Après avoir fait eux-mêmes leur base de données sur le jeu pierre-feuille-ciseau, les élèves de Frédéric Delanoue, professeur de technologie et de NSI, ont crée un algorithme et en ont fait un jeu pour y jouer contre l’ordinateur. « Mais avec l’algorithme et la base de données étaient figées ! ». Dans un second temps, ses élèves ont cherché une application utile avec l’IA. « Ils ont choisi la rééducation post-AVC. Des contacts ont été pris au niveau de l’ARS ».
Quel regard critique sur l’IA ?
« L ‘Unesco préconise de montrer aux élèves comment fonctionne l’IA pour leur montrer que ce n’est pas une boîte magique », rappelle Sébastien Chabaud du lycée Léon l’africain de Casablanca. « Si l’on fait rentrer de mauvaises informations dans l’IA, alors elle pourra être raciste, homophobe et sexiste ».
Pour développer l’esprit critique de ses élèves, l’enseignant a conçu un géographe virtuel. « Ce bot répond à des questions de géopolitique que je n’ai pas le temps de traiter en classe. Les élèves doivent alors confronter ce que dit l’IA à d’autres sources d’informations ».
A quand l’application MIA pour les lycéens ?
Annoncée officiellement par le ministre Gabriel Attal, l’application nommée MIA seconde sera proposée à tous les élèves entrant au lycée à la rentrée 2024. Initialement prévue pour octobre 2023, l’application et sa base de 20 000 exercices en maths et en français seront hébergées en France chez Docaposte. « L’outil est une rencontre entre l’intelligence artificielle et les sciences cognitives » indique Thierry de Vulpillières, cofondateur de la société Evidence B. « 200 000 lycéens testeront l’application en février 2024. Après une étude d’impact, ce seront tous les élèves de seconde qui y auront accès en septembre ».
Concrètement, après les tests de positionnement effectués à la rentrée, les élèves seront sollicités pour effectuer des exercices adaptés à leur niveau. « L’application propose aussi test de profilage en 15 questions pour avoir la compréhension la plus fine de l’élève ». Un travail en binôme sera aussi possible avec la nouvelle application avec un mode duo. « Il s’agit d’un algorithme d’apprentissage par renforcement », indique Thierry de Vulpillières. « Il existe des algorithmes qui n’enferment pas du tout les élèves mais qui font progresser. Ces algorithmes sont établis par des experts de la discipline ».

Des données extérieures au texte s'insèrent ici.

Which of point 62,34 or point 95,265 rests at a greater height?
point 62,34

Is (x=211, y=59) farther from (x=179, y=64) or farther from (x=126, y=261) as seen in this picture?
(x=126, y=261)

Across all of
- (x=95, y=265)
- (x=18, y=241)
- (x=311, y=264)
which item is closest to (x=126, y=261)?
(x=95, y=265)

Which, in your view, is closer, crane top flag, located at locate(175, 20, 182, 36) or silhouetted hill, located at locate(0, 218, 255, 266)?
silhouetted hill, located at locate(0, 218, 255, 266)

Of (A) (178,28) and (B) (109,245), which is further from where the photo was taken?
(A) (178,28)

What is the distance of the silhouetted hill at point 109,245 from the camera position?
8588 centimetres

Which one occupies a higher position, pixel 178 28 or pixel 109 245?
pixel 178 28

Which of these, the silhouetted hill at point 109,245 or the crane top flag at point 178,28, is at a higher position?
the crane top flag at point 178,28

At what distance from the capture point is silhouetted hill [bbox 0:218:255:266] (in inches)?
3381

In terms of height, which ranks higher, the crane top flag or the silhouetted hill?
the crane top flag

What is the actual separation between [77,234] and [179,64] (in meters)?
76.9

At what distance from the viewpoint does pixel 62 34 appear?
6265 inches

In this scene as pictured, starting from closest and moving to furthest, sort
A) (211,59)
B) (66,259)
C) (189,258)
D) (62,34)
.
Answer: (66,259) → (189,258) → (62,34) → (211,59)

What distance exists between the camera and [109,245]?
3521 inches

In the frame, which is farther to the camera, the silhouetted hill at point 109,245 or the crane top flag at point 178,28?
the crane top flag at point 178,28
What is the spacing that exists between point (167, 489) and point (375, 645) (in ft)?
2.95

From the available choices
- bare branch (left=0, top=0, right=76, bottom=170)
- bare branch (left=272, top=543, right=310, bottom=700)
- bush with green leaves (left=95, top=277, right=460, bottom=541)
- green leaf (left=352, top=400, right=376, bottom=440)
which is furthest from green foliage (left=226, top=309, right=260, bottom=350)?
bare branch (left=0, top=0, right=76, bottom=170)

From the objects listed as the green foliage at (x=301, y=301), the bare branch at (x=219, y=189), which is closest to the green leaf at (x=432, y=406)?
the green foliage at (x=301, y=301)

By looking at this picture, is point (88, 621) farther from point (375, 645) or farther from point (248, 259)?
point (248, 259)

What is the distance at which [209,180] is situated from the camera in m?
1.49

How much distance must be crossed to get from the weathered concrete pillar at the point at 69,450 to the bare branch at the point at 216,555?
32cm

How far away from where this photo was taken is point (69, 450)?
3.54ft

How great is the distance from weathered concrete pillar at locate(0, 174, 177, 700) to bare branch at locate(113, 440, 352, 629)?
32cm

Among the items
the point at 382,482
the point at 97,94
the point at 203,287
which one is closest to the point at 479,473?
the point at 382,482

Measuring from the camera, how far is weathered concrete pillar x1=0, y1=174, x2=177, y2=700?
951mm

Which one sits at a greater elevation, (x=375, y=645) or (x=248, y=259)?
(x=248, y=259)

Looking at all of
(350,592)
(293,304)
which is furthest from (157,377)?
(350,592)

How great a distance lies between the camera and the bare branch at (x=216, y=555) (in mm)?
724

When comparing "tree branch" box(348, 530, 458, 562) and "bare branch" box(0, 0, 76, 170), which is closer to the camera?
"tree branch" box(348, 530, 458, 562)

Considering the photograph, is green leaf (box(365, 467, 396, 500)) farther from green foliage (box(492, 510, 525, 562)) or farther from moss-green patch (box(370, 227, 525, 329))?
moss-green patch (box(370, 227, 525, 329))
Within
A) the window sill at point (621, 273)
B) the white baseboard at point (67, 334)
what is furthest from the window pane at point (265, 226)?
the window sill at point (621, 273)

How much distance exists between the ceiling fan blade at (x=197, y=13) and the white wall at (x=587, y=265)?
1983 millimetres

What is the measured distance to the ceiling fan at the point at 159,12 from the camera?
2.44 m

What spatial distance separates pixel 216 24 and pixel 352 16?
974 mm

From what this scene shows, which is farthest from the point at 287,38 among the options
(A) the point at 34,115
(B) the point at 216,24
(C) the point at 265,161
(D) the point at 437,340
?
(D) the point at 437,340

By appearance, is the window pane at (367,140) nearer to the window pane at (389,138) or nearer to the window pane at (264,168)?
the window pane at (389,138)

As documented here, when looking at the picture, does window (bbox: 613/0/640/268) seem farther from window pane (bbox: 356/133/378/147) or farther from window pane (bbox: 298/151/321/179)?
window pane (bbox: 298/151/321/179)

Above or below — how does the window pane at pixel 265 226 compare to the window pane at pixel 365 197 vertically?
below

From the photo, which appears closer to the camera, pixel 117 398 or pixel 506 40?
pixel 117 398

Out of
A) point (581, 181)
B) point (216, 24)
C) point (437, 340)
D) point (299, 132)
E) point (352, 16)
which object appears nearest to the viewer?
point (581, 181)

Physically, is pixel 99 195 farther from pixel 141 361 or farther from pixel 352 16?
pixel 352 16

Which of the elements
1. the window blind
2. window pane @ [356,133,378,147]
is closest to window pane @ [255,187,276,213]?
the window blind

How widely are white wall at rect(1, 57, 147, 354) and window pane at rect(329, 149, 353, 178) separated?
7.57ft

Pour terminer la conférence, Jean-Michel Le Baut pose la question de la triche avec l’IA. « Par exemple pour un exposé, l’IA me donne toutes les informations et certaines IA peuvent même concevoir le diaporama complet. Comment évaluer ? ». Claire Doz conseille d’évaluer les traces et la démarche des élèves. « J’aime quand les élèves me présente les outils qu’ils utilisent et la démarche qu’ils effectuent. Ce n’est pas évident à corriger », concède l’enseignante. Des captures d’écran pour voir l’évolution du travail de l’élève peuvent être une solution. Lætitia Allegrini conseille les enseignants de conditionner l’IA pour élaborer leur grille d’évaluation. « Finalement, on a un travail à imaginer avec les élèves sur comment améliorer les productions ratées de l’IA ? », conclut Jean-Michel Le Baut.